Texte source:
▼

Mick Bulle, de son vrai nom Michael Morand, est né en 1980 à Blois. Enfant unique, il s'invente très jeune des histoires, créant son propre monde imaginaire autour de lui. En grandissant, cet univers le poursuit : il sera à la base de son travail artistique, décalé tout en étant intimiste. La photographie lui apparaît comme un moyen de faire partager ses émotions et d'exorciser ses peurs.
Dans son premier ouvrage, Les égarés, Mick Bulle nous invite à entrer dans son « Bubble Park », monde peuplé d'être humains, de créatures toutes plus sombres les unes que les autres.
La Transie © Mick Bulle.
Répondant au concept de sublimation freudienne des obsessions et des terreurs, Mick Bulle cherche à canaliser l'énergie et les craintes qui le travaillent depuis l'enfance en une création photographique. L'ouvrage est composé de trois « degrés » (Troubles, Confusions, Divagations), qui rappelle le vocabulaire de la folie, de la psychanalyse.
Les Troubles Jeux © Mick Bulle.
Il faut bien l'avouer : le spectateur ne peut que se demander par moments si cet artiste n'est pas en effet totalement fou, au bord de la paranoïa, tant les images de la mort semblent le hanter. Ainsi, dans chacune des photographies, une référence à la mort se glisse : du sang, un arbre mort, un corps étendu, … Ces renvois morbides sont d'autant plus mis en avant que le format du cliché est allongé, horizontalement ou verticalement, uniquement dans le but d'imposer à l'oeil spectateur ces sombres références : en les faisant ressurgir au centre, le public ne peut passer outre. Les spectateurs peuvent même être dérangés, voire répugnés parfois : certains clichés se veulent dérangeants, comme lorsque c'est un enfant qui se retrouve au milieu de cet univers morbide.
Le jour idéal © Mick Bulle.

▲

Tâches à réaliser:
- a) Traduisez en anglais la phrase suivante du texte sur Mick Bulle : « Mick Bulle, de son vrai nom Michael Morand, est né en 1980 à Blois. »
- b) Reprenez le texte sur Mick Bulle là où il s'arrête et poursuivez sa rédaction.

Données brutes:
▼

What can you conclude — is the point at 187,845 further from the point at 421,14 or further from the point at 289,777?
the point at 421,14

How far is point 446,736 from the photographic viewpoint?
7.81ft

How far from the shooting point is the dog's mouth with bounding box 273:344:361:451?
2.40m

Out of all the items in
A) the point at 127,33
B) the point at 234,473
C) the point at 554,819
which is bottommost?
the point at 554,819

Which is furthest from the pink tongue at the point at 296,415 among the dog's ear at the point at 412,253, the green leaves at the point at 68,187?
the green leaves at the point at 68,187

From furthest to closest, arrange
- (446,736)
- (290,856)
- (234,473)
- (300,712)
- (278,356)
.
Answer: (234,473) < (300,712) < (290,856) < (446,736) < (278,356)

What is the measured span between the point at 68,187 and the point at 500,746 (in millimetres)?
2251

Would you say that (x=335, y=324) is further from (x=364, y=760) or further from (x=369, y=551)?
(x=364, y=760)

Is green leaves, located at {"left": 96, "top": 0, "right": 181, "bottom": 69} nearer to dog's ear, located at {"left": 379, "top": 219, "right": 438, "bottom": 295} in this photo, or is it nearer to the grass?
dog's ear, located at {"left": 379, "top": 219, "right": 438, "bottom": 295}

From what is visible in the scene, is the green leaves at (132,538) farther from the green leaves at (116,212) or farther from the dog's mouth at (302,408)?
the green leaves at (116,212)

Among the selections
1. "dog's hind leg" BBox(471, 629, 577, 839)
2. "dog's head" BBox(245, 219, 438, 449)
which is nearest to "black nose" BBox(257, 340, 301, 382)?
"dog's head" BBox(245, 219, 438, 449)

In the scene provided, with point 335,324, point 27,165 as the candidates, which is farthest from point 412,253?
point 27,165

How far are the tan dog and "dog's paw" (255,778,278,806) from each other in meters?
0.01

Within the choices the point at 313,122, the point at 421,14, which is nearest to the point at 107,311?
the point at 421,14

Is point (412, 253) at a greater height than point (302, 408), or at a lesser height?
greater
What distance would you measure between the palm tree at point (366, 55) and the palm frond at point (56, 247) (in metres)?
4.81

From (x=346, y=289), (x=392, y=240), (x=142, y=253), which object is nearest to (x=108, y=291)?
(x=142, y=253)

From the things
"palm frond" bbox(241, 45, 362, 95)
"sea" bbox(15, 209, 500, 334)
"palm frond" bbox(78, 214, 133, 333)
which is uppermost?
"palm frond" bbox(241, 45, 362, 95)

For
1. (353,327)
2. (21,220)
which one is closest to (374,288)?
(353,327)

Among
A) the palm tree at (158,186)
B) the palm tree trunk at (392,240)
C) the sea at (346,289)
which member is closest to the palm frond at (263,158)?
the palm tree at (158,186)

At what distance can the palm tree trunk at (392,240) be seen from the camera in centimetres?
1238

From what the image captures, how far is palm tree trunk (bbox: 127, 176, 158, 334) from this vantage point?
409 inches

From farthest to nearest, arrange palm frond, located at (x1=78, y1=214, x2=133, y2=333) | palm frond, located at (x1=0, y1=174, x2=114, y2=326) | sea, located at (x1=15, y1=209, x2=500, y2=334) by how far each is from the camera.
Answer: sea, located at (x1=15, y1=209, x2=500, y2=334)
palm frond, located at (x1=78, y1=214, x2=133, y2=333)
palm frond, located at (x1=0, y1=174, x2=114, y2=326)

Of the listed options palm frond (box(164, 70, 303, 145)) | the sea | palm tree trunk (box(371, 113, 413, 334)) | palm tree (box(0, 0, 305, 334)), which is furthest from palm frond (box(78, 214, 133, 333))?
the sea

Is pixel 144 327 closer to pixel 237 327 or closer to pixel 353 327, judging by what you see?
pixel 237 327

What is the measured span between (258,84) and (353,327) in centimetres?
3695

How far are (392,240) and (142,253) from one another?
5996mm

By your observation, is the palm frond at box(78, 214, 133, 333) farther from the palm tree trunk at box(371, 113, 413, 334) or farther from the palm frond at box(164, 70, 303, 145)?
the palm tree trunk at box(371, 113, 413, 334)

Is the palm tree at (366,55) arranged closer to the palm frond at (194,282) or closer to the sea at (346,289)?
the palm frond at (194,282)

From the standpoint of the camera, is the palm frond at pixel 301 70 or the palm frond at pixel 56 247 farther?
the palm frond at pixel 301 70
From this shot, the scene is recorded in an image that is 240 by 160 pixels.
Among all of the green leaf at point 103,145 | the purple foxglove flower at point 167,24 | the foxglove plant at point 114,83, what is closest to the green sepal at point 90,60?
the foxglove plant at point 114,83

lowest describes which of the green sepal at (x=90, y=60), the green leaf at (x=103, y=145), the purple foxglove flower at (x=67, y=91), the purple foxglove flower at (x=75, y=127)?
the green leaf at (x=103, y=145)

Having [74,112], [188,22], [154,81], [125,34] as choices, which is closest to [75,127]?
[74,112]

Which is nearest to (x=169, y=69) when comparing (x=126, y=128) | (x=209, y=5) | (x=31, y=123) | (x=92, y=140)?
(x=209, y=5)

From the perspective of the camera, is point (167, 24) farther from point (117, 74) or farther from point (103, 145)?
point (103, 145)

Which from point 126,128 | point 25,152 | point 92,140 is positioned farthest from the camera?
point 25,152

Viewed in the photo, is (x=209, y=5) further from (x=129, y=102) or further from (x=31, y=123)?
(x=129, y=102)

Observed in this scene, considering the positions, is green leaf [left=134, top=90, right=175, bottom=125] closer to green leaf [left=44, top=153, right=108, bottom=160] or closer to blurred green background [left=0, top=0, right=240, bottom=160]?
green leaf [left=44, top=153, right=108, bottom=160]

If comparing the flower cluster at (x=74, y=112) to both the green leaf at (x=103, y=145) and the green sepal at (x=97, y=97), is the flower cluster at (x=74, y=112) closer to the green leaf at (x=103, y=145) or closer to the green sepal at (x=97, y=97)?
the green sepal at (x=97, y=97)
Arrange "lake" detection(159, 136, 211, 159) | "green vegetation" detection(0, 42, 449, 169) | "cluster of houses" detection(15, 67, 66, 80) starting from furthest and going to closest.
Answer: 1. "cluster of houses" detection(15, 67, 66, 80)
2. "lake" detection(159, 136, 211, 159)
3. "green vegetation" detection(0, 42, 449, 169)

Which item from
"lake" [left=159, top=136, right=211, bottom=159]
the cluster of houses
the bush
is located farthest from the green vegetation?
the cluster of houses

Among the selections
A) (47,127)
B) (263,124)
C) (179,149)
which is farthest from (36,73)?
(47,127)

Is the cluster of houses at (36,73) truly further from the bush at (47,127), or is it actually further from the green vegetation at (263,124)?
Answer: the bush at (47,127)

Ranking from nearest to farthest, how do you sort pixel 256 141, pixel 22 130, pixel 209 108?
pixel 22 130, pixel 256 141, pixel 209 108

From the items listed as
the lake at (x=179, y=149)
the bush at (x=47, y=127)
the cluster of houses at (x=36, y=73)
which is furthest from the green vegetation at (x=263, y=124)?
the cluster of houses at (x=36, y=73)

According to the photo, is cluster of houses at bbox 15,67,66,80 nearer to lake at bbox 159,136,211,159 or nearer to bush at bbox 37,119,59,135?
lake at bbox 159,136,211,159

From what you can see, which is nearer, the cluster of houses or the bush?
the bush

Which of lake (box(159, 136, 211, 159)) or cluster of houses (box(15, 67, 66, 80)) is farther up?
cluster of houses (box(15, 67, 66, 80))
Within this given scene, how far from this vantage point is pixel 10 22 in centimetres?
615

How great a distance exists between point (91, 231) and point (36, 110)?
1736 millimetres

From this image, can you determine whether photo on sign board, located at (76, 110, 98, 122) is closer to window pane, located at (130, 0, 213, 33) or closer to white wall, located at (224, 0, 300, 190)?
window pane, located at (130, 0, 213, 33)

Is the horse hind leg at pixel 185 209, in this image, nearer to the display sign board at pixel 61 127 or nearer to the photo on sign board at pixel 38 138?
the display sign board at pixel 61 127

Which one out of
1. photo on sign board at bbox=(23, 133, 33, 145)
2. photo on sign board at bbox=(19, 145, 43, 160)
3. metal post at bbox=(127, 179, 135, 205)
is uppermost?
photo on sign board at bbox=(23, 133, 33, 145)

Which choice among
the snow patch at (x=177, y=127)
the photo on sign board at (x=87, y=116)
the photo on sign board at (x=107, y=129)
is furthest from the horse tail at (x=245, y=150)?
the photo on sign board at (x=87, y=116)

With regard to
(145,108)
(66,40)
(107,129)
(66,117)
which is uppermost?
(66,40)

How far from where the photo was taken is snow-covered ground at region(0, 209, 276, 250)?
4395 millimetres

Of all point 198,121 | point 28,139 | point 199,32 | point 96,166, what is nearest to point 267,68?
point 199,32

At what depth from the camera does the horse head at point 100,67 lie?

▲

Résultats par tâche:
- a) Mick Bulle, whose real name is Michael Morand, was born in 1980 in Blois.

- b)
Pourtant, l'artiste n'est pas si déprimant que l'on pourrait le croire ! En effet, il allie ses peurs les plus profondes, que beaucoup ont aussi, à un humour acerbe, comme une façon de dédramatiser la grande faucheuse. L'ouvrage se finit par une photographie-autoportrait, où un doigt d'honneur se balade : sa façon à lui de dire à la mort « d'aller voir ailleurs si j'y suis ».
La Bienvenue © Mick Bulle.
Le spectateur oscille entre la peur et l'onirisme. En plus du septième degré, Mick Bulle inclut dans ses clichés de nombreuses références au septième art. Grand amoureux de tout ce qui touche à l'image, Mick Bulle a réalisé plusieurs courts-métrages remarqués lors de festivals du film fantastique. Son univers photographique est teinté également de nombreuses références cinématographiques : impossible de le regarder sans penser au monde fantasmagorique expressionniste, que ce soit le cinéma pionnier allemand ou tous ses successeurs (tels Henri-Georges Clouzot, Tim Burton). De mystérieux personnages mélancoliques aux traits outrancés se croisent dans un paradis d'ombres déformées. Des contre-plongées sont utilisées, comme dans l'esthétique expressionniste, pour magnifier les peurs humaines, mais aussi pour déformer la réalité.
Pour aller au delà de ce réel, l'univers littéraire est aussi convoqué, notamment Lewis Caroll avec une adaptation personnelle par Mick Bulle d'Alice et du chapelier fou.
Le Cornet © Mick Bulle.
Tout ce métalangage artistique a un but : faire sortir le lecteur/spectateur de ses propres craintes et l'entraîner un nouveau monde. Mark-Henry Trimbach-Léger dans l'introduction de l'ouvrage rappelle qu'il y a trois périodes différentes durant le sommeil : le cycle « circadien » qui correspond au sommeil léger, le cycle « utradien » où l'on se coupe du monde extérieur, et le sommeil paradoxal où le corps est en atonie musculaire, mais pas le cerveau. Dans Les égarés, Mick Bulle propose une quatrième phase, qu'on pourrait appeler « le cycle myckbuldien » : offrir au public un rêve éveillé.
La Désorientée © Mick Bulle.
Avec un tel ouvrage, Mick Bulle prend des risques : proposer un tel univers ne peut laisser indifférent. Entre images dérangeantes, sanglantes ou cinglantes, l'effet ne peut être qu'à double tranchant : soit l'on adhère en s'identifiant au vertigo de ses peurs, soit l'on adhère pas du tout en ayant des sueurs froides face aux clichés de ce chapelier fou ...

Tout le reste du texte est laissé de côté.